Die Lebenserwartung bei Geburt ist ein Standardindikator zur allgemeinen Beurteilung der Gesundheit der Bevölkerung. In Nordrhein-Westfalen liegt die sogenannte "Mittlere Lebenserwartung" für neugeborene Mädchen aktuell bei 82,5 Jahren und für neugeborene Jungen bei 77,9 Jahren (Mittelwert 2013/2015). Die Lebenszeit, die eine Person voraussichtlich in Gesundheit verbringt, beträgt für neugeborene Mädchen bei 74,9 Jahren und für neugeborene Jungen bei 69,8 Jahren. Diese üblicherweise als "Gesunde Lebenserwartung" bezeichnete Kenngröße wird anhand der voraussichtlichen durchschnittlichen Lebenszeit angegeben, die frei von Behinderungen höheren Grades (Schwerbehinderungsgrad ≥ 50) verbracht wird (siehe Abbildung 1).

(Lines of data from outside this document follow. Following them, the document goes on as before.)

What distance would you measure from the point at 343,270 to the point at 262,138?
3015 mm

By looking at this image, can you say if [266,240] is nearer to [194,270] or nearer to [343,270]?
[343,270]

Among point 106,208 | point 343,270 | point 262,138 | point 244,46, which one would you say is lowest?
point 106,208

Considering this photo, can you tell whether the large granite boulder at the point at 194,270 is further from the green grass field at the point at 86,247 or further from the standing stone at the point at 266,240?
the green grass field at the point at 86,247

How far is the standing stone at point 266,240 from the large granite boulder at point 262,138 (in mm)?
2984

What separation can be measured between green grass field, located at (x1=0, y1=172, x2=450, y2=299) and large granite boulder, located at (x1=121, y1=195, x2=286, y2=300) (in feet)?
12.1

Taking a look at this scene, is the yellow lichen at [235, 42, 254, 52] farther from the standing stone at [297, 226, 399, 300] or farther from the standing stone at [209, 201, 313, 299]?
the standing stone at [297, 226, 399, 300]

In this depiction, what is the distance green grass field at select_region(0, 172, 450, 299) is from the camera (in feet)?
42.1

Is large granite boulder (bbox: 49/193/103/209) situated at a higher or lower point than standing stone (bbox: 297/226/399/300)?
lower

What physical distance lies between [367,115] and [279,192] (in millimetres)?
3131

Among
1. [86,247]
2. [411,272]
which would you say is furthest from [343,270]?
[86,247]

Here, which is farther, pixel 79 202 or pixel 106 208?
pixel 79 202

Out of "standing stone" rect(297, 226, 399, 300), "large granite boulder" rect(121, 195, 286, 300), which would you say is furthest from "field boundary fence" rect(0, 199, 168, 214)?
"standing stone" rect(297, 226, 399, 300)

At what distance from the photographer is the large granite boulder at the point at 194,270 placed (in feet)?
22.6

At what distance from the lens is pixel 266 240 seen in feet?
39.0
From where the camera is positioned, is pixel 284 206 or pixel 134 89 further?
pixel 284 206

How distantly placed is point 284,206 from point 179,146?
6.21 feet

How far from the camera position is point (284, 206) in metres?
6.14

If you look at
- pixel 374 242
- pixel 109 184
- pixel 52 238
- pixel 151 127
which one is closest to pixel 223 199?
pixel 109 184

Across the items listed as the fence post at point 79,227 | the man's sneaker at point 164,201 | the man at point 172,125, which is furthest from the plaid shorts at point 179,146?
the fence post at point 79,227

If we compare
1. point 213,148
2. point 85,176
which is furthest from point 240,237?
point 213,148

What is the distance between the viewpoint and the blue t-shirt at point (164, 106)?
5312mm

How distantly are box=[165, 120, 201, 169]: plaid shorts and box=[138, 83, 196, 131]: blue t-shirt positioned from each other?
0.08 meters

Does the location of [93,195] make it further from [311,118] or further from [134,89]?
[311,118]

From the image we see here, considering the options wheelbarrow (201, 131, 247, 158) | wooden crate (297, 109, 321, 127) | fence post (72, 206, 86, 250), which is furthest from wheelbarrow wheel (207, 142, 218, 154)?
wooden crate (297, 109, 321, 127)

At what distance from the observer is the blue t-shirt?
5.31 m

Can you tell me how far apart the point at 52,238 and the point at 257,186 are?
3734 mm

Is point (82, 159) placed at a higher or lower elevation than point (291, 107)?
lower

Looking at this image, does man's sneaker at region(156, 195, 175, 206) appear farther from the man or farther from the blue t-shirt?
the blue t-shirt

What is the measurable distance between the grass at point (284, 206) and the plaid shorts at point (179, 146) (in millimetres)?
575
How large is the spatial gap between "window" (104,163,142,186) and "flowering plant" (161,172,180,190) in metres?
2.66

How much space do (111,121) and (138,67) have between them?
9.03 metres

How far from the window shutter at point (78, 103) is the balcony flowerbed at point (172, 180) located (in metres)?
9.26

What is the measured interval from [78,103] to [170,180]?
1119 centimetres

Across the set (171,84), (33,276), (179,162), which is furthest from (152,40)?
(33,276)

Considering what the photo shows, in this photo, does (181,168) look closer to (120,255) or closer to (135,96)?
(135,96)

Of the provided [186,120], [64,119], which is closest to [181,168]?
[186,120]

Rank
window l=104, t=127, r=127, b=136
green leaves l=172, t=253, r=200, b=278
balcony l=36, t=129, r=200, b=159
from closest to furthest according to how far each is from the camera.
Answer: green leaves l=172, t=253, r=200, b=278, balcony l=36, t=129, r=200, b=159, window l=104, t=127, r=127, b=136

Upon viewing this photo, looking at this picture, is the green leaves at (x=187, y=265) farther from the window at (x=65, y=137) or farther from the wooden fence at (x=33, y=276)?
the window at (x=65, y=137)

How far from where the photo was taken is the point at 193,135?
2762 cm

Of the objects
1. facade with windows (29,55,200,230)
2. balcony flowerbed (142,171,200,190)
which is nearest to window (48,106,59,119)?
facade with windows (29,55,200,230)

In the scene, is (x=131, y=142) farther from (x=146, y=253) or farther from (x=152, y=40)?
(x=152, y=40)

Gesundheitsindikator 3.9: Lebenserwartung, Alter, Geschlecht, NRW
Gesundheitsindikator 3.11: Lebenserwartung ohne Behinderung, Alter, Geschlecht, NRW

Trenddiagramm der mittleren und gesunden Lebenserwartung bei Frauen und Männern in NRW für den Zeitraum 2003 bis 2015
Abbildung 1: Mittlere und Gesunde Lebenserwartung nach Geschlecht (3-Jahres-Mittelwert), Nordrhein-Westfalen, 2003-2015. IT.NRW, Indikatoren 3.9 und 3.11: LZG.NRW

In den vergangenen Jahrzehnten ist die Lebenserwartung fortwährend angestiegen. Größerer Wohlstand, eine zunehmend bessere medizinische Versorgung und das Aufwachsen unter verbesserten Lebens- und Umweltbedingungen sowie Veränderungen im Risikoverhalten sind Erklärungsansätze, mit denen der Anstieg der Lebenserwartung begründet wird. Allerdings unterscheidet sich die Lebenserwartung der Frauen und Männer in Nordrhein-Westfalen deutlich. Als Erklärung für diese Unterschiede, die auch auf Bundesebene und in anderen Ländern zu beobachten sind, wird eine Kombination aus biologischen Faktoren (genetische beziehungsweise hormonelle Unterschiede) und Unterschieden im Risikoverhalten (vor allem Rauchen) sowie der Inanspruchnahme von medizinischer Versorgung beschrieben. Auch die zum Teil unterschiedlichen sozialen, ökonomischen und kulturellen Lebensumstände von Frauen und Männern wirken sich nachweislich auf die Lebenserwartung aus [Gaber et al. 2011, Doblhammer et al. 2011]. Dabei haben die Lebensumstände (Umwelt im weitesten Sinne) und das davon abhängige Gesundheitsverhalten den größten Einfluss auf die geschlechtsspezifischen Unterschiede der Lebenserwartung. Biologische Unterschiede scheinen lediglich für einen Unterschied von ein bis zwei Jahren in der Lebenserwartung verantwortlich zu sein [Luy et al. 2013].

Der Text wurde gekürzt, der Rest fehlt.